Sober and Wilson seem to notice this as a possible objection and attempt to head it off
early. But they do so in an odd way. Rather than providing an argument to show how
consciously experienced altruism alone could provide a motivational force when combined with
329
the appropriate set of beliefs, they retreat from psychological altruism as a consciously
experienced state all together. They say:
The concept of desire we have been describing does not mention any feeling or
sensation. To be sure, feelings sometimes accompany the desires we have.
Hunger sometimes accompanies the desire to eat, but a moment‘s reflection
shows that one can occur without the other. Desires need not be accompanied by
disagreeable sensations that disappear once the desire is satisfied. {Sober, 1998
#1, pg. 211} [Emphasis mine]
By this definition it seems that Sober and Wilson mean that altruistic desires need not
entail feelings or sensations—that they can exists in total absence of qualia, or conscious
representation. Why do they feel that a moment of reflection makes this clear? They say:
The term satisfaction gets used in two ways. One can say that people feel satisfied
and also that their desires are satisfied. If Nancy wants it to rain tomorrow, her
desire is satisfied if and only if it rains (Stampe 1994). Of course, even if it rains,
Nancy may not learn that it has, so she may not get to feel good. Her desire is
satisfied, though she does not obtain a feeling of satisfaction. To see whether
Nancy feels satisfied, you must know what is going on in her mind. To know
whether her desire for rain is satisfied, you must look at the weather.

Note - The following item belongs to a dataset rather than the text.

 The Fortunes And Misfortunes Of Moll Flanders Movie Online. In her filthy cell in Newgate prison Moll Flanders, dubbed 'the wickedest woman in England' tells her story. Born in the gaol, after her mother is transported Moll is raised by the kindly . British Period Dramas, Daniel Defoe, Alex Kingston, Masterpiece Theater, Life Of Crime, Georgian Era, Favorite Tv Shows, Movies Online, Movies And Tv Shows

If you lose sight of this point about the concept of satisfaction, you run the
risk of being taken in by a fallacious argument about human motivation. {Sober,
1998 #1, pg. 212}
Sober and Wilson are correct in noting that the term ―satisfaction‖ can be used in two
ways, but this doesn‘t solve their problem. For the sake of an easier discussion let‘s call the
330
feeling of satisfaction that might accompany fulfilling a desire (or believing that desire has been
fulfilled) f-satisfaction, and call correspondence with the truth conditions that satisfy a desire
factually t-satisfaction.
It is correct to say that desires can be t-satisfied without being f-satisfied. If a desire is
only t-satisfied then no hedonistic elements, no psychological elements at all for that matter,
need to be affected. But now that the distinction between t-satisfaction and f-satisfaction has
been made, one must further ask whether it correct to suppose that t-satisfaction is the relevant
form of satisfaction for the psychological egoism altruism debate. It seems unlikely that it is
since a proposition being t-satisfied need have no psychological consequences one way or
another.
Splitting the term ―satisfaction‖ into its two uses, therefore, doesn‘t make any headway in
solving the problem in favor of psychological altruism because only f-satisfaction is
psychological, and f-satisfaction requires conscious experience.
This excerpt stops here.